[Selected extract]
+---+

SECURITIES AND EXCHANGE COMMISSION

Washington, D.C. 20549

 

FORM 8-K

 

CURRENT REPORT

Pursuant to Section 13 or 15(d) of the Securities Exchange Act of 1934

 

January 30, 2023

Date of Report

(Date of earliest event reported)

 

Pedro’s List, Inc.

(Exact name of registrant as specified in its charter)  

 

 

  Nevada 333-201215 32-0450509
(State or other jurisdiction of Incorporation) (Commission File Number) (IRS Employer Identification No.)

11700 West Charleston Blvd.

Suite 170-174

Las Vegas, NV 89135

(702) 985-7544

 

(Address and Telephone Number of Registrant’s Principal Executive Offices and Principal Place of Business)

 

 

Check the appropriate box below if the Form 8-K filing is intended to simultaneously satisfy the filing obligation of the registrant under any of the following provisions: 

Written communications pursuant to Rule 425 under the Securities Act (17 CFR 230.425)
   
Soliciting material pursuant to Rule 14a-12 under the Exchange Act (17 CFR 240.14a-12)
   
Pre-commencement communications pursuant to Rule 14d-2(b) under the Exchange Act (17 CFR 240.14d-2(b))

+---+

[Assignment 1]
According to the Form 8-K cover page, what is the date of the earliest event reported?
[Assignment 2]
From the Form 8-K cover page, quote the passage that begins at the words "Pedro’s List, Inc." and stops after the words "Employer Identification No.)".

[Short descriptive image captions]
+---+

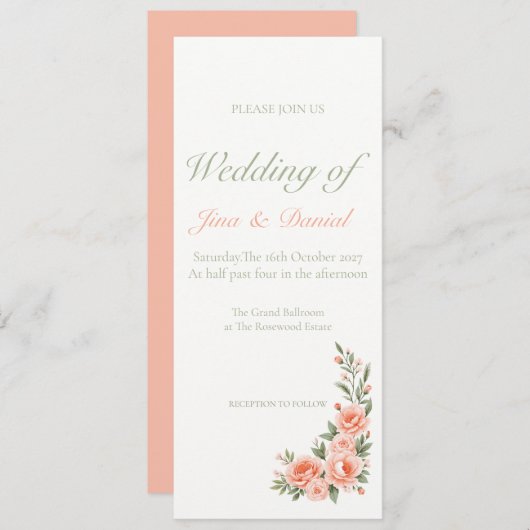 Sunset Bloom - Soft Orange Einladung (Vorne/Hinten)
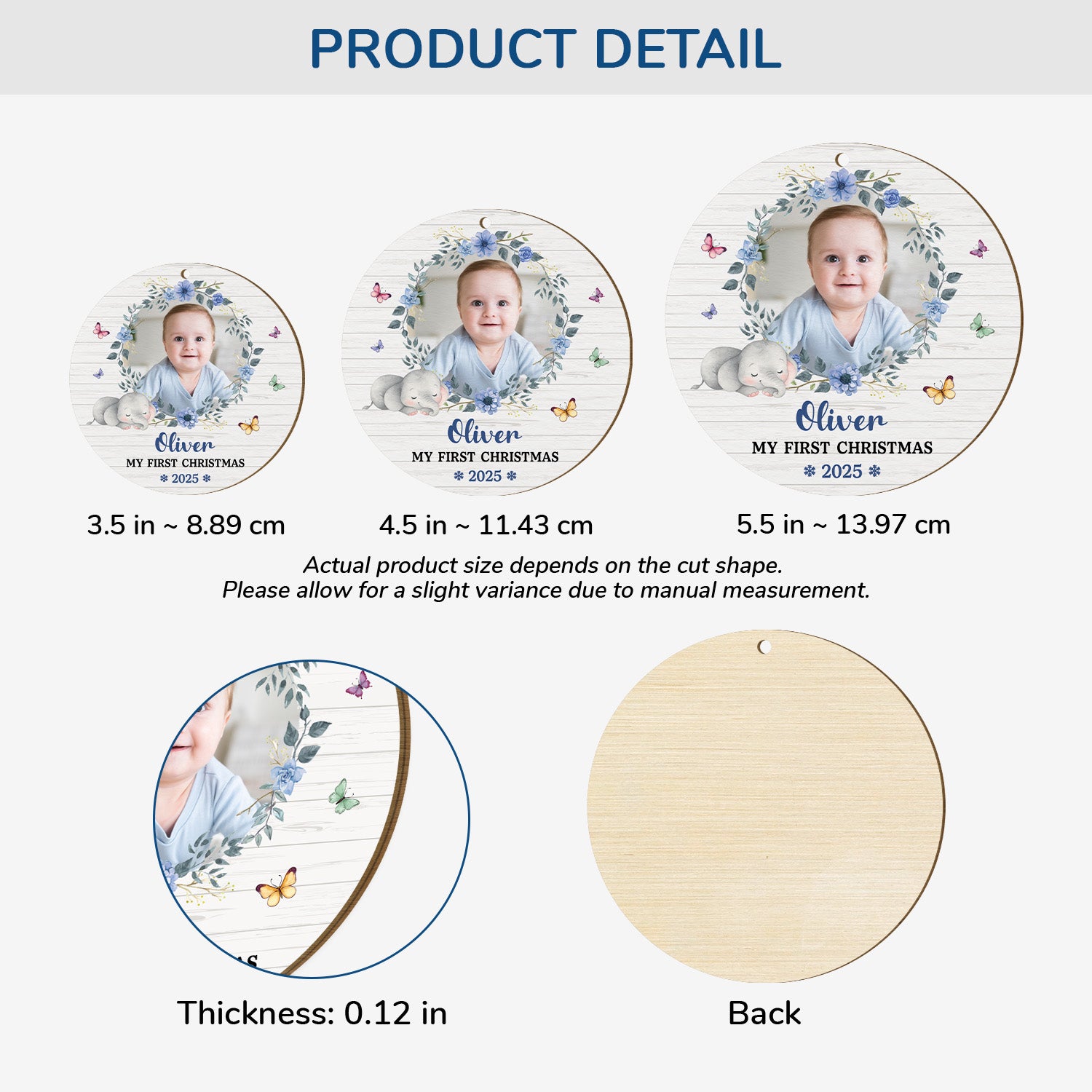 6714OUS3 1 layered wooden newborn ornaments_ with photo custom christmas gifts for kids 6714O8PTK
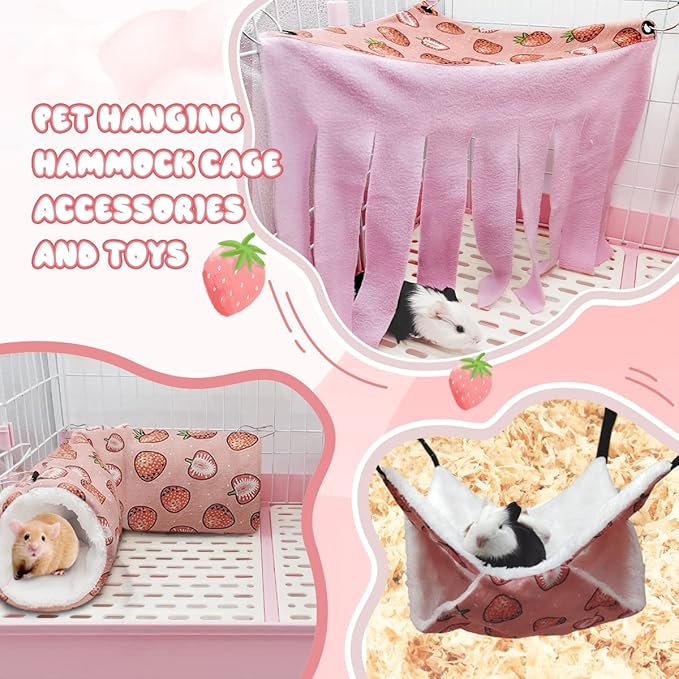 LYART Guinea Pig Rat Ferret Hammock and Warm Bed Small Pet Hideout Tunnel Cave Hanging Bunkbed Hammock Cage Toy for Hamster Sugar Glider Squirrel (2.Hammock & Hideout)
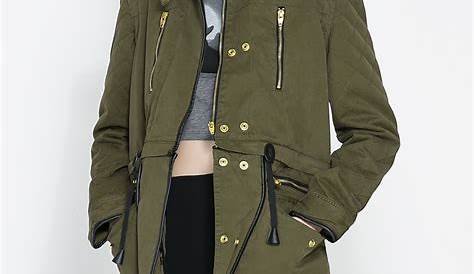 Manteau Vert Kaki Femme Zara Nuage Omettre Lhôtel Proie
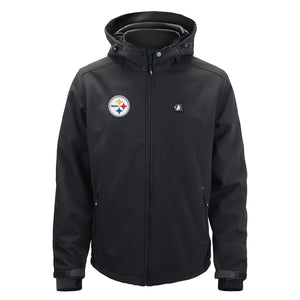 Black Pittsburgh Steelers softshell hooded jacket with front zipper and team logo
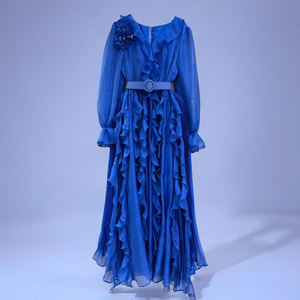 Abiti firmati di alta qualità abito lungo in raso tinta unita per donne musulmane modesto <span class=keywords><strong>da</strong></span> <span class=keywords><strong>sera</strong></span> per abiti <span class=keywords><strong>da</strong></span> <span class=keywords><strong>sera</strong></span> con volant abito <span class=keywords><strong>Casual</strong></span> di classe - Product Image 6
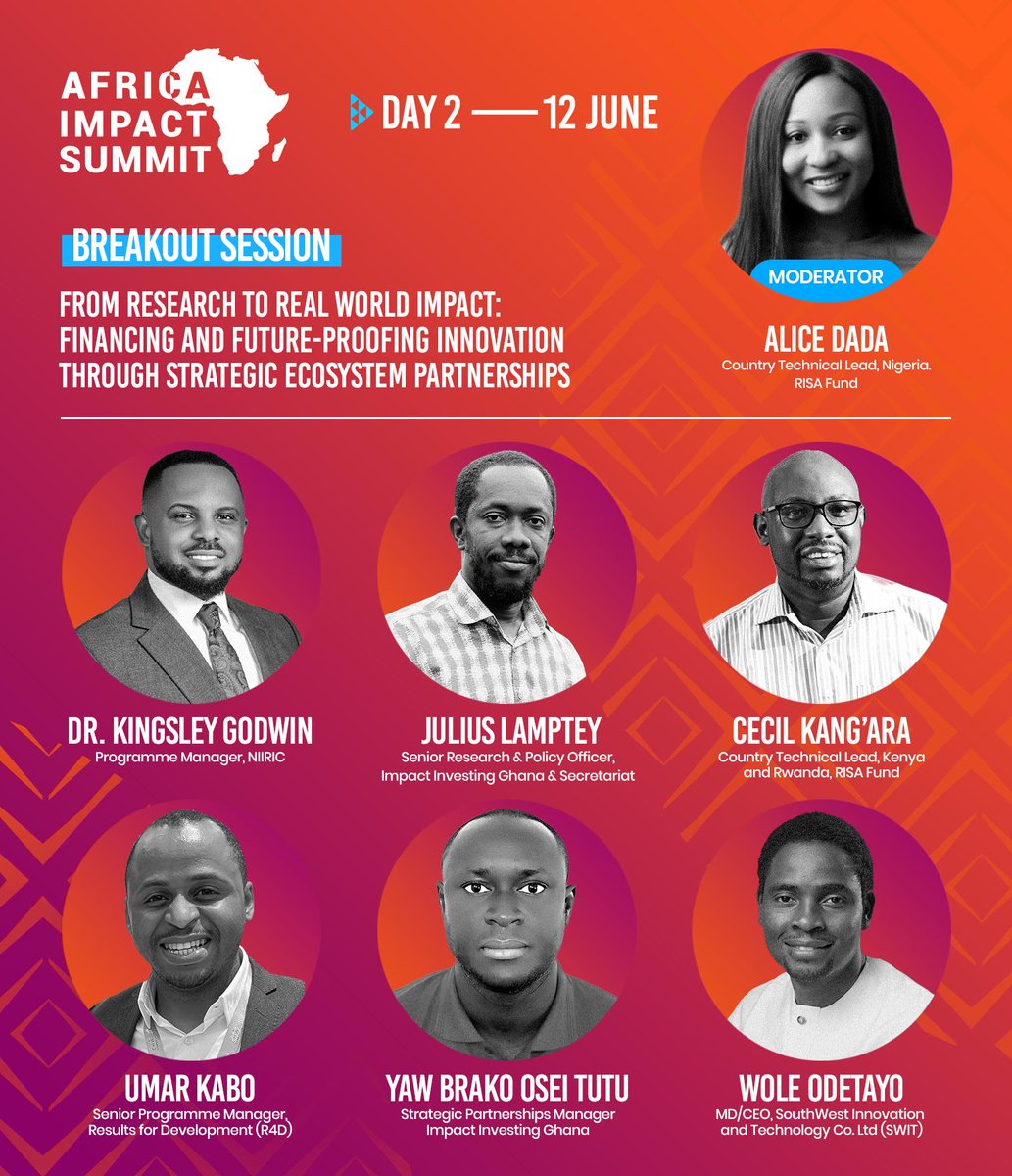 Join us tomorrow at the Africa Impact Summit for an interactive session hosted by the RISA Fund:

🔎 From Research to Real-World Impact: Financing and Future-Proofing Innovation Through Strategic Ecosystem Partnerships

 📅 12 June 2025 | 🕛 12:15–13:15 GMT
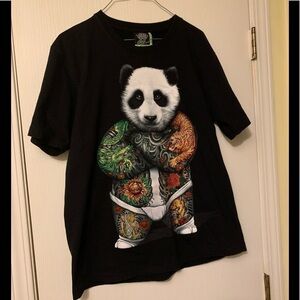 Rock Eagle Yakuza panda glow in the dark tee L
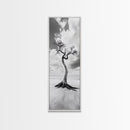 Solitary Tree, Beach Art, Surreal Landscape, Moody Wall Decor, Framed Canvas Print, Meditation Room Art, Monochrome Nature Style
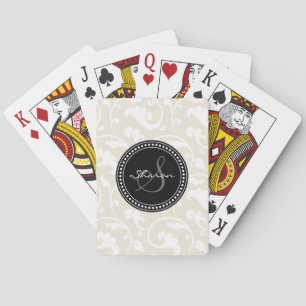 Elegant girly beige floral pattern monogram playing cards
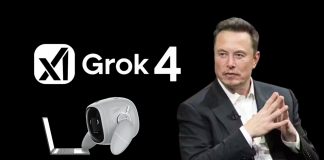 Grok 4: Elon Musk’s New AI Chatbot That’s Smarter, Safer, and Ready to Talk A sleek digital illustration of Grok 4 chatbot with glowing eyes on a laptop screen, symbolizing advanced conversation and AI learning in real-time.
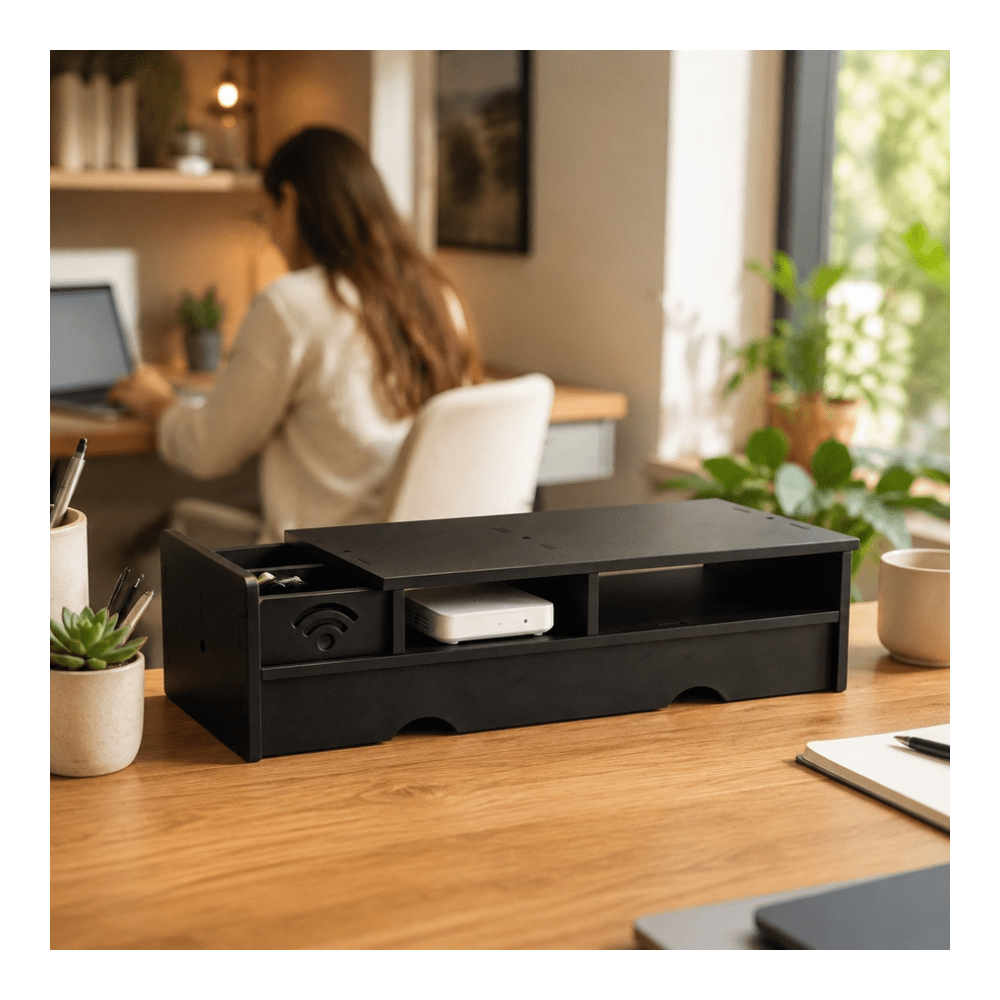 Schwarze Matte WLAN-Router-Auf – Office Tech For Home Bewertung und Preis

+---+

[Written response 1]
January 30, 2023

[Written response 2]
Pedro’s List, Inc.

(Exact name of registrant as specified in its charter)  

 

 

  Nevada 333-201215 32-0450509
(State or other jurisdiction of Incorporation) (Commission File Number) (IRS Employer Identification No.)